The tour began at Findlay Market, Ohio’s oldest continuously operated public market . Both the market and the factory are located in Over-the-Rhine, in a few slightly-sketchy blocks that are still undergoing transformation. Most of Over-the-Rhine is enjoying a revitalization and these two Cincinnati artisan staples embody the rich history to be found there.
As a Cincinnatian, the elite quality of Rookwood Pottery had been ingrained in us. People discover unrecognized Rookwood Pottery tiles or ceramics, fireplaces, or floors stamped with the RP insignia on the bottom. I had a Rookwood fireplace in an apartment I lived in during college in Clifton. It was green, and so pretty, though the fireplace was not functional. That was par for the course in these older, Victorian neighborhoods of Cincinnati.
But I never really knew the history and distinction of Rookwood Pottery until I took the tour.

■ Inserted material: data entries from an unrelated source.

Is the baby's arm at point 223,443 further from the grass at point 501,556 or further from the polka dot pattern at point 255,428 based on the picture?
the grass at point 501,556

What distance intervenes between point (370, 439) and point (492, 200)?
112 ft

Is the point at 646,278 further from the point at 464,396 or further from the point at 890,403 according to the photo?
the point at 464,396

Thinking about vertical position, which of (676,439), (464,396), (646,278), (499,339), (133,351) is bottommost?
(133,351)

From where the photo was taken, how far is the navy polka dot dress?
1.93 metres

Rookwood pottery was founded by Maria Longworth Nichols Storer in 1880. This marked Rookwood as the first company owned by a woman. Each piece is hand-painted and bears the signature marking on the bottom/backside of each piece.
Rookwood also went so far as to develop its own “Standard Glaze,” a yellow-tinted, high-gloss clear glaze often used over leaf or flower motifs. That lead to the creation of two more distinct glazes by 1894 and then the company soon expanded into architectural pottery. If you explore Cincinnati, you’re likely to see some at the in Mt. Adams, in Carew Tower downtown, and at Union Terminal. You can also find Rookwood pottery in the Rathskeller Room at the Seelbach Hilton in Louisville, Kentucky, in the Vanderbilt Hotel, Grand Central Station, and Lord & Taylor in New York City, and on display at the Carnegie West Branch of Cleveland Public Library.

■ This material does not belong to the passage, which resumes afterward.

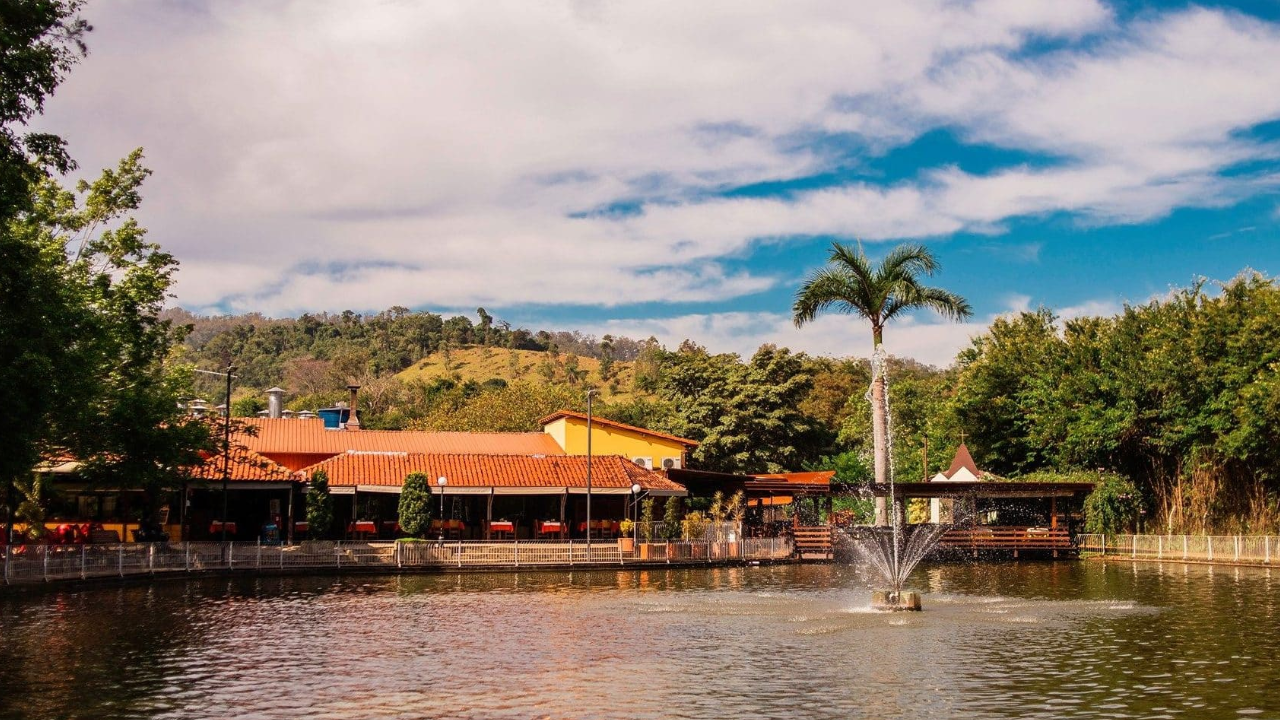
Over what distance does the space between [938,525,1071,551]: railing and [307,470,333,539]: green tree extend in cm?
2593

The factory keeps all of its molds on file, which serves restoration experts well. In 2012, the historic Monroe Building of Chicago completed a restoration and replacement of thousands of original Rookwood Pottery tiles. This was only possible because the original molds have been been preserved.
My daughter-in-law had never heard of Rookwood Pottery, though she loves decoration and art and has excellent taste and craftsmanship. I knew she’d appreciate getting a behind-the-scenes introduction to this iconic craftsmanship. She appreciates quality.
Rookwood Pottery tiles seems like a throwback to the glitz and glamour of more prosperous times, but it has made a revitalization these days as the Rookwood Pottery Company continues to craft iconic pieces. Most recently, they have created a Fiona Christmas ornament to commemorate Cincinnati’s favorite little premature hippo. That’s probably as much as this humble travel blogger can afford. But as Mastercard quipped, for me, owning a piece of Cincinnati’s artistic history — priceless.
Are you familiar with Rookwood Pottery?